Le coup de projecteur sur les maladies parasitaires a été donné loin des zones d’endémie : À Stockholm, le prix Nobel 2015 a récompensé le travail de 3 chercheurs impliqués depuis des décennies dans la recherche de traitements contre le paludisme et les pathologies à nématodes. Ces travaux ont abouti à la découverte de l’artémisinine par la Chinoise Youyou Tu et à celle de l’avermictine et de son dérivé l’ivermectine par le tandem composé du japonais Satoshi Omura et de l’irlandais William Campbell.

L’avermectine est une molécule isolée à partir de souches de bactéries Streptomyces collectées dans le sol japonais par le microbiologiste Omura. À partir de cette souchothèque, Campbell le parasitologue a mis en évidence l’efficacité chez des animaux de l’avermectine, produit par la souche Streptomyces avermitilis. L’avermectine, et parmi ses dérivés l’ivermectine, ont une efficacité contre les filaires et sont bien tolérés. La molécule a d’abord été utilisée chez l’homme, il y 40 ans, dans un programme d’éradication de l’onchocercose (cécité des rivières), avant d’être étendue au traitement d’autres parasitoses dermatologiques comme la gale, la filariose, l’anguillulose, la larva migrans cutanée, ou la pédiculose du cuir chevelu. Pour le Pr Éric Caumes (APHP) « c’est la magic bullet de la parasitologie ».

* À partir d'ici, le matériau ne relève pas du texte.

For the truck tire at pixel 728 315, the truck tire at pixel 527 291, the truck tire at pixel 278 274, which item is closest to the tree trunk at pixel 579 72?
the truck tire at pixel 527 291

La recherche doit continuer

La chercheuse Youyou Tu a été récompensé pour les résultats obtenus dans la lutte contre le paludisme lancée dès le début des années 1980 avec l’artémisine, au moment même où les résistances à la chloroquine faisait son apparition. L’artémisinine, isolée à partir de l’armoise annuelle (artemisia annua), traditionnellement utilisée contre la fièvre, a permis de faire reculer l’endémie palustre d’un tiers dans les années 2000, alors que 200 millions de personnes sont touchées chaque année. Cette molécule est la base des combinaisons à base d’artémisinine (Artemisinin-based Combination Therapies ou ACTs) qui sont aujourd’hui le traitement standard des crises palustres selon l’OMS. En 2011, Youyou Tu avait déjà reçu le prix Lasker, considéré comme un pré-Nobel.

Le fait que le prix Nobel 2015 « soit attribué à des parasitologues qui ont consacré leur carrière à la recherche de traitements pour des maladies affectant des populations pauvres dans des pays à moyens et faibles revenus montre que la Recherche & Développement peut apporter des solutions concrètes à des problèmes de santé public », a souligné le Dr Bernard Pecoul, directeur exécutif de l’Initiative en faveur des médicaments pour les maladies négligées (DNDi ou Drugs for Neglected Diseases initiative). L’initiative que dirige l’ancien de MSF s’appuie aussi sur des partenariats de développement avec des partenaires privés et industriels. DnDi a scellé en mai une collaboration avec un autre acteur non lucratif qu’est Medicine for Malaria Venture (MMV), une autre ONG à Genève, à proximité de l’OMS. DnDi a transféré son portefeuille paludisme riche de 2 combinaisons à dose fixe d’ACTs : artesunate-amodiaquine (ASAQ) et artesunate-mefloquine (ASMQ). MMV va être en charge d’assurer la mise à disposition de ces produits auprès des populations vulnérables.

La reconnaissance par le Nobel de l’artémisinine ne doit en effet pas signer l’arrêt des efforts de recherche. Des foyers asiatiques de résistance apparaissent déjà. Pour Le Pr Bouchaud (Hôpital Avicenne de Bobigny) « il ne faut pas relâcher la recherche, il n’y a pas de molécule de secours ».